**Extracted records**
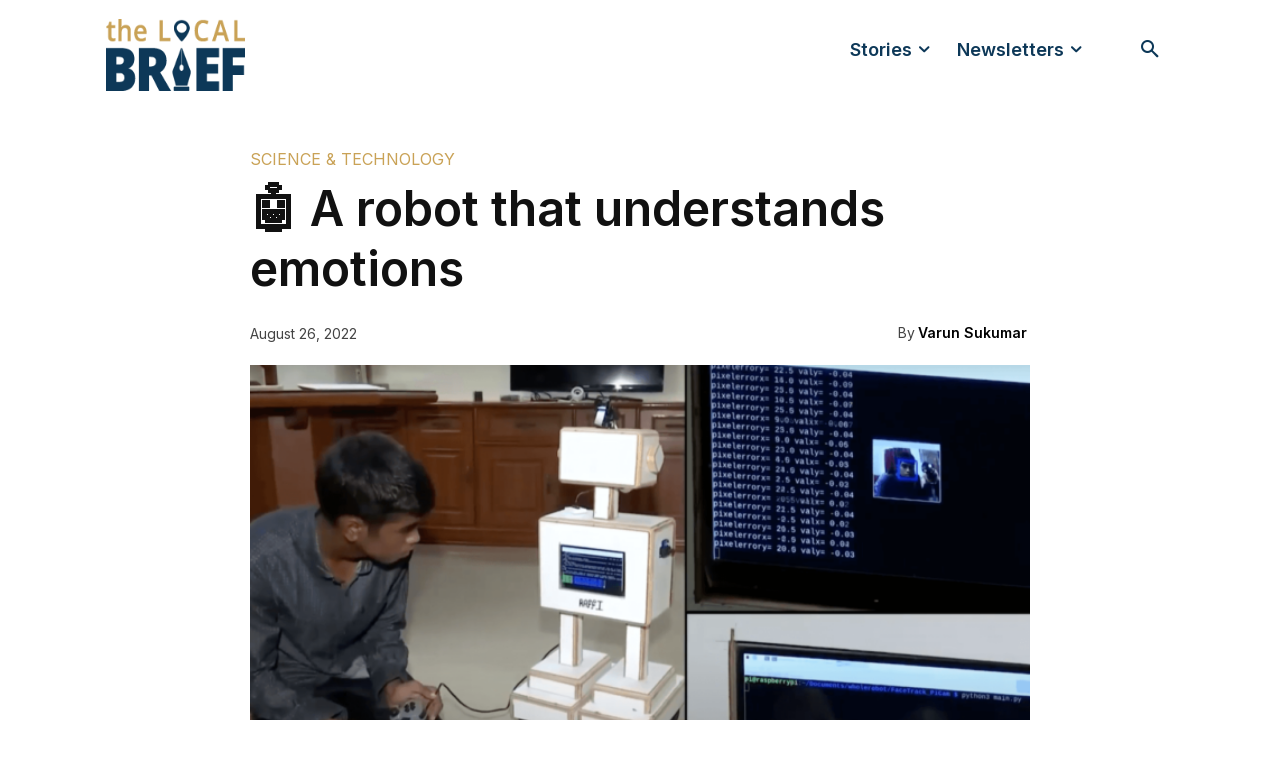

--- FILE ---
content_type: text/css
request_url: https://thelocalbrief.com/wp-content/uploads/mc4wp-stylesheets/bundle.css?ver=1668069505
body_size: -26
content:
/* bundled styles */
/* form #1451 */
.mc4wp-form-1451 label, 
.mc4wp-form-1451 input, 
.mc4wp-form-1451 textarea, 
.mc4wp-form-1451 select, 
.mc4wp-form-1451 button {
	-webkit-box-sizing: border-box;
	-moz-box-sizing: border-box;
	box-sizing: border-box;
}

.mc4wp-form-1451 {
	display: block;
	background-repeat: repeat;
}

.mc4wp-form-1451 label {
	vertical-align: top;
	margin-bottom: 6px;
	color: #ffffff;
	font-style: normal;
	font-weight: bold;
}

.mc4wp-form-1451 label span { font-weight: initial; }

.mc4wp-form-1451 input[type='text'],
.mc4wp-form-1451 input[type='email'],
.mc4wp-form-1451 input[type='url'],
.mc4wp-form-1451 input[type='tel'],
.mc4wp-form-1451 input[type='number'],
.mc4wp-form-1451 input[type='date'],
.mc4wp-form-1451 select,
.mc4wp-form-1451 textarea {
	vertical-align: top;
	margin-bottom: 6px;
	padding: 6px 12px;
	width: 100%; max-width: 60%;
	display: inline-block;
	-webkit-border-radius: 10px;
	-moz-border-radius: 10px;
	border-radius: 10px;
	height: 30px;
}

.mc4wp-form-1451 input[type='radio'],
.mc4wp-form-1451 input[type='checkbox'] {
	margin-right: 6px;
	display: inline-block
}

.mc4wp-form-1451 input[type='submit'],
.mc4wp-form-1451 input[type='button'],
.mc4wp-form-1451 input[type='reset'],
.mc4wp-form-1451 button {
	vertical-align: top;
	text-shadow: none;
	padding: 6px 12px;
	cursor: pointer;
	text-align: center;
	line-height: normal;
	display: inline-block;
	background:none; filter: none; background-color: #c9a256 !important;
	color: #ffffff !important;
	height: 30px;
	-webkit-border-radius: 10px;
	-moz-border-radius: 10px;
	border-radius: 10px;
	-webkit-appearance: none;
}

.mc4wp-form-1451 input[type='submit']:focus,
.mc4wp-form-1451 input[type='button']:focus,
.mc4wp-form-1451 input[type='reset']:focus,
.mc4wp-form-1451 button:focus,
.mc4wp-form-1451 input[type='submit']:hover,
.mc4wp-form-1451 input[type='button']:hover,
.mc4wp-form-1451 input[type='reset']:hover,
.mc4wp-form-1451 button:hover {
	background:none; filter: none; background-color: #b58e42 !important;
}.mc4wp-form-1451 .mc4wp-success p{
	color: #c9a256;
}.mc4wp-form-1451 .mc4wp-notice p{
	color: #c9a256;
}.mc4wp-form-1451 .mc4wp-error p{
	color: #dd3333;
}

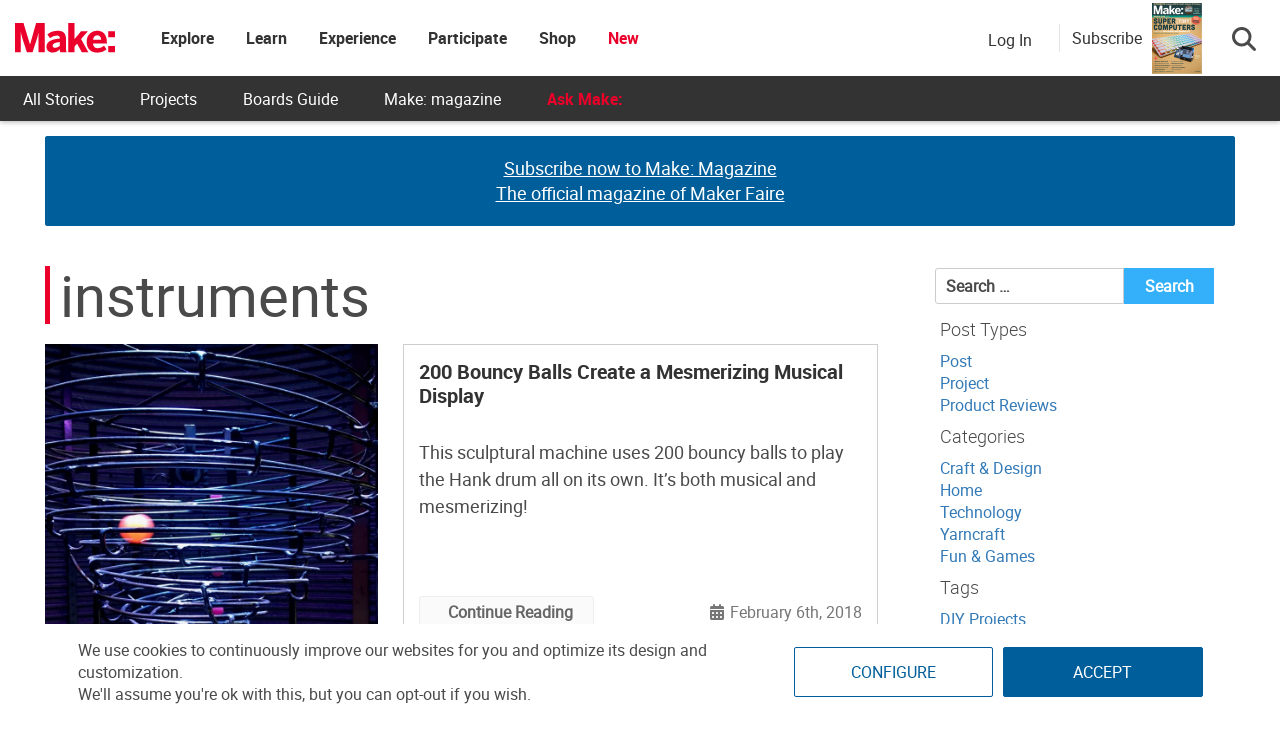

--- FILE ---
content_type: text/html; charset=utf-8
request_url: https://www.google.com/recaptcha/api2/aframe
body_size: 183
content:
<!DOCTYPE HTML><html><head><meta http-equiv="content-type" content="text/html; charset=UTF-8"></head><body><script nonce="9WkYu4cE_tMKs9_VHHOVuw">/** Anti-fraud and anti-abuse applications only. See google.com/recaptcha */ try{var clients={'sodar':'https://pagead2.googlesyndication.com/pagead/sodar?'};window.addEventListener("message",function(a){try{if(a.source===window.parent){var b=JSON.parse(a.data);var c=clients[b['id']];if(c){var d=document.createElement('img');d.src=c+b['params']+'&rc='+(localStorage.getItem("rc::a")?sessionStorage.getItem("rc::b"):"");window.document.body.appendChild(d);sessionStorage.setItem("rc::e",parseInt(sessionStorage.getItem("rc::e")||0)+1);localStorage.setItem("rc::h",'1768628780972');}}}catch(b){}});window.parent.postMessage("_grecaptcha_ready", "*");}catch(b){}</script></body></html>

--- FILE ---
content_type: application/javascript
request_url: https://prism.app-us1.com/?a=1000801328&u=https%3A%2F%2Fmakezine.com%2Ftag%2Finstruments%2F
body_size: 125
content:
window.visitorGlobalObject=window.visitorGlobalObject||window.prismGlobalObject;window.visitorGlobalObject.setVisitorId('b2144646-7305-4b63-aba8-bb48e67bf2df', '1000801328');window.visitorGlobalObject.setWhitelistedServices('tracking', '1000801328');

--- FILE ---
content_type: application/javascript; charset=utf-8
request_url: https://fundingchoicesmessages.google.com/f/AGSKWxVC7TRcej7Jz-blMxf8KxzkZYXBjS3izB-fbUFNssf3A0YE7roVvubzoguHYX8lYLQw-QFXX3p_Kav3JjDsIJJMePP_Q2_cO8zlak71DaWW3H13AXlbXWlP1zP6SagWtmeAT1nm1Bb-TzoJmpknsYd0kyzDid27Jq1PWby05p9jihufAQXinIUPv4FB/_/add728./adzones./show_ads_/cmlink/ads-/iserver/site=
body_size: -1289
content:
window['a67f42ff-6e54-468b-aad3-515fbc30295d'] = true;

--- FILE ---
content_type: application/javascript; charset=utf-8
request_url: https://fundingchoicesmessages.google.com/f/AGSKWxUdTVbHQFrosMh0jewQjjPXflxv4m5y0IIe5IMNYh3F9m7BpVCC7Wr3r_5vLBvobl_S0Ajw0tBTvXZMt7GwUEVxxgkJ2M3Vghm_vDNi9xkmNzjzmV6lZiWFlIpu-qOtS09oSmevLQ==?fccs=W251bGwsbnVsbCxudWxsLG51bGwsbnVsbCxudWxsLFsxNzY4NjI4Nzc4LDU5OTAwMDAwMF0sbnVsbCxudWxsLG51bGwsW251bGwsWzddXSwiaHR0cHM6Ly9tYWtlemluZS5jb20vdGFnL2luc3RydW1lbnRzLyIsbnVsbCxbWzgsIk05bGt6VWFaRHNnIl0sWzksImVuLVVTIl0sWzE5LCIyIl0sWzE3LCJbMF0iXSxbMjQsIiJdLFsyOSwiZmFsc2UiXV1d
body_size: -211
content:
if (typeof __googlefc.fcKernelManager.run === 'function') {"use strict";this.default_ContributorServingResponseClientJs=this.default_ContributorServingResponseClientJs||{};(function(_){var window=this;
try{
var OH=function(a){this.A=_.t(a)};_.u(OH,_.J);var PH=_.Zc(OH);var QH=function(a,b,c){this.B=a;this.params=b;this.j=c;this.l=_.F(this.params,4);this.o=new _.bh(this.B.document,_.O(this.params,3),new _.Og(_.Ok(this.j)))};QH.prototype.run=function(){if(_.P(this.params,10)){var a=this.o;var b=_.ch(a);b=_.Jd(b,4);_.gh(a,b)}a=_.Pk(this.j)?_.Xd(_.Pk(this.j)):new _.Zd;_.$d(a,9);_.F(a,4)!==1&&_.H(a,4,this.l===2||this.l===3?1:2);_.Dg(this.params,5)&&(b=_.O(this.params,5),_.fg(a,6,b));return a};var RH=function(){};RH.prototype.run=function(a,b){var c,d;return _.v(function(e){c=PH(b);d=(new QH(a,c,_.A(c,_.Nk,2))).run();return e.return({ia:_.L(d)})})};_.Rk(8,new RH);
}catch(e){_._DumpException(e)}
}).call(this,this.default_ContributorServingResponseClientJs);
// Google Inc.

//# sourceURL=/_/mss/boq-content-ads-contributor/_/js/k=boq-content-ads-contributor.ContributorServingResponseClientJs.en_US.M9lkzUaZDsg.es5.O/d=1/exm=kernel_loader,loader_js_executable/ed=1/rs=AJlcJMzanTQvnnVdXXtZinnKRQ21NfsPog/m=web_iab_tcf_v2_signal_executable
__googlefc.fcKernelManager.run('\x5b\x5b\x5b8,\x22\x5bnull,\x5b\x5bnull,null,null,\\\x22https:\/\/fundingchoicesmessages.google.com\/f\/AGSKWxUXxJJFFj6pw7YlwO5Rtx24hLjuaJTwOezqYdLbgvWeDbP2DWloVznyYNlmvedY1OKiX0E1xgqFN-F2g-9IClkXPULqOTn-mT4VRI7D0_m-yIyxs5LO-mWCXfr2XM6rOtOeHg4rXQ\\\\u003d\\\\u003d\\\x22\x5d,null,null,\x5bnull,null,null,\\\x22https:\/\/fundingchoicesmessages.google.com\/el\/AGSKWxVBMcvvdk-DfZPrGrQJ7-N6yx2nRRWt_GFecuEwvVNkS19c4YmxJ6YFZsJaoI9LcC97Ir96e7_Cbvns75uobPbXrvxmDG9mg1VzamyY5bx5ock7Nb2YcGHk80WF_OzaGb5pFY91kQ\\\\u003d\\\\u003d\\\x22\x5d,null,\x5bnull,\x5b7\x5d\x5d\x5d,\\\x22makezine.com\\\x22,1,\\\x22en\\\x22,null,null,null,null,1\x5d\x22\x5d\x5d,\x5bnull,null,null,\x22https:\/\/fundingchoicesmessages.google.com\/f\/AGSKWxUCaHMpTdeBsTcUZCGRGkDKWL2XSsCUROKpe43JlRdslBMI1VTwVrQwFhFv9xSKvQjS3KMwWdZhGzh_NmfofUpILVPlDRC9iLbL6-YulWm7I4f7StU4X0aE9NgqI1BV9EGAks-Ggg\\u003d\\u003d\x22\x5d\x5d');}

**Exercise**
The string "button" marks the lines to return from the material. Copy each one.

**Answer area**
.mc4wp-form-1451 button {
.mc4wp-form-1451 input[type='button'],
.mc4wp-form-1451 button {
.mc4wp-form-1451 input[type='button']:focus,
.mc4wp-form-1451 button:focus,
.mc4wp-form-1451 input[type='button']:hover,
.mc4wp-form-1451 button:hover {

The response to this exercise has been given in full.